What followed after that was ninety of the most hilarious and most painful minutes of my life. I had the sliver removed from my shoulder, eleven stitches put in because Zuri told the doctor that eight was “just cheap”, a tetanus shot in my ass, and she had her wrist put in a cast, choosing red because it was her “sexy arm”.
“I’m going to prescribe you some pain relief to take, Zuri,” the doctor told her as he wrote something down on his iPad. “Have you ever broken a bone before?”
“Sho’ nuff, my guy. I broke my wrist when I was little, falling out of this big ass bunk bed at my grandparents' house. I woke up needing to pee bad,” she told him loudly, “and was scooting to the ladder with my knees together, so I didn’t sissy all over the bed, know what I mean? That would’ve been a bitch to clean,” she added to herself. “Anyway, got to the top of the ladder and started to go down it, but one of those surprise huge sneezes hit me on the third step. It like burst out everywhere,”—she emphasized by flinging her arms out—“and I had to grab myself to stop the pee-pee from coming out with it.”
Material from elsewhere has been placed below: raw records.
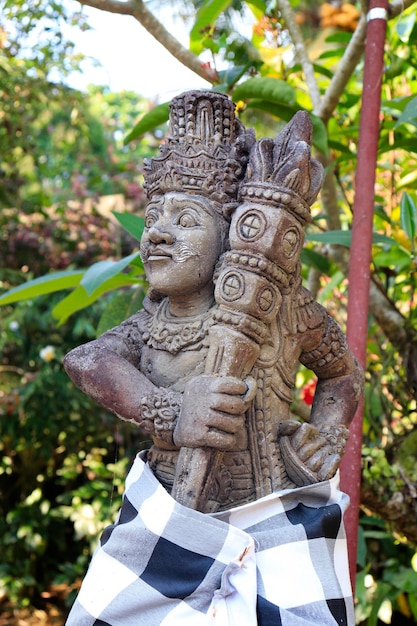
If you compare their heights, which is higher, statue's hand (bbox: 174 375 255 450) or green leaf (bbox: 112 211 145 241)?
green leaf (bbox: 112 211 145 241)

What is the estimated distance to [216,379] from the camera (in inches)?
42.3

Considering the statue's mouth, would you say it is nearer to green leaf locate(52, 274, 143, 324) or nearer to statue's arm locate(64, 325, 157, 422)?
statue's arm locate(64, 325, 157, 422)

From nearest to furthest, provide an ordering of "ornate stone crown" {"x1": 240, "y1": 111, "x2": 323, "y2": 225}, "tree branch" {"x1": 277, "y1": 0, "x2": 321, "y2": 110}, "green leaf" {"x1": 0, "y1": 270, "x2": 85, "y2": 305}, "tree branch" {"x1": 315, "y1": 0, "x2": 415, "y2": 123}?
"ornate stone crown" {"x1": 240, "y1": 111, "x2": 323, "y2": 225}
"green leaf" {"x1": 0, "y1": 270, "x2": 85, "y2": 305}
"tree branch" {"x1": 315, "y1": 0, "x2": 415, "y2": 123}
"tree branch" {"x1": 277, "y1": 0, "x2": 321, "y2": 110}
With a sigh, the doctor looked at me and shook his head, both of us knowing exactly where this was going.
“I lost the grip I had on the steps with my other hand and fell back, broke my damn wrist.” She held her broken hand up in the air, then caught sight of the cast. With wide eyes, she looked between the two of us. “Holy shit, that’s the coolest magic ever. That’s exactly what happened, and I made it come back to show you.”